Trois signalements en trois jours
- Le 29 mai 2026, un spécimen a été aperçu en mer au large de Tabarka (Jendouba).
- Le 30 mai 2026, un individu mort a été retrouvé sur la plage de Borj Cédria (Ben Arous).
- Le 31 mai 2026, un autre spécimen a été observé en mer à Soliman (Nabeul).
Des alertes citoyennes
Les signalements ont été effectués par des citoyens, capables d’identifier l’espèce grâce aux campagnes de sensibilisation menées récemment par TunSea et relayées par les médias. Aucun incident ni blessure n’a été rapporté.

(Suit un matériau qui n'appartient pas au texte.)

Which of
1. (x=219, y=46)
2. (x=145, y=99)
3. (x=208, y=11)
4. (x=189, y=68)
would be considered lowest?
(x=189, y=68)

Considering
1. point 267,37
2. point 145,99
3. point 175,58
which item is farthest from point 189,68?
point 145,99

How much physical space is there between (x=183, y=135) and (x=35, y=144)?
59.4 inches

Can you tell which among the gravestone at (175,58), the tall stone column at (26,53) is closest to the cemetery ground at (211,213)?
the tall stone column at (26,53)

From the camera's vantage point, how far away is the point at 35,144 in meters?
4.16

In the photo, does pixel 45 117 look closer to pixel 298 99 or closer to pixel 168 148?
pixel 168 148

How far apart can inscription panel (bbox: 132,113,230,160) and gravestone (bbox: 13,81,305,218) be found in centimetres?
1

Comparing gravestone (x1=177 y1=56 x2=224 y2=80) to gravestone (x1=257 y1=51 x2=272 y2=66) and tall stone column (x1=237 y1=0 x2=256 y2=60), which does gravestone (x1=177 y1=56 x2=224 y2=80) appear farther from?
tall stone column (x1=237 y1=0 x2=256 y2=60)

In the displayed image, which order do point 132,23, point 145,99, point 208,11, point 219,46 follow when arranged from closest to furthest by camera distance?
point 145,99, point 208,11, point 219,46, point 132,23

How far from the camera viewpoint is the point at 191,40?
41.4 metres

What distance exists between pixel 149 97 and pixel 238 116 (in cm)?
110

Une présence jugée temporaire
Selon l’association, la présence de cette espèce sur les côtes tunisiennes reste un phénomène naturel et ponctuel, influencé par les conditions marines comme les courants et les vents. La situation pourrait se poursuivre encore quelques jours.
TunSea appelle à la vigilance : éviter tout contact, ne pas manipuler les organismes marins inconnus, et signaler toute observation avec localisation et date.

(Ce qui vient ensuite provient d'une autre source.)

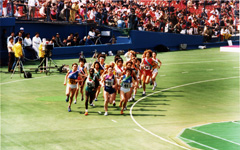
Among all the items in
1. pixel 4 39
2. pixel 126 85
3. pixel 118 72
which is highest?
pixel 4 39

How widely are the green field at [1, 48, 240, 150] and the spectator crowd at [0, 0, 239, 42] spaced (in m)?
10.1

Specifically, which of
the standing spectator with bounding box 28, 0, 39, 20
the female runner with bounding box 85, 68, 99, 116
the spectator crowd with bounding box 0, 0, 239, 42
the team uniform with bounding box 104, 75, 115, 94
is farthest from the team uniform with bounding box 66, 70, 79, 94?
the standing spectator with bounding box 28, 0, 39, 20

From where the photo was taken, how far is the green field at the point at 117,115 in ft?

Une espèce dangereuse mais rarement mortelle
Originaire de l’océan Atlantique et non de la Méditerranée, la galère portugaise se reconnaît à sa poche flottante aux teintes bleu-violet et à ses longs filaments urticants pouvant atteindre plusieurs dizaines de mètres.
Ces filaments servent à capturer des proies, mais peuvent provoquer chez l’humain de fortes douleurs et des brûlures. La toxicité peut persister jusqu’à 24 heures après la mort de l’organisme.
Les cas graves restent très rares, mais le risque de contact impose la prudence sur les zones concernées.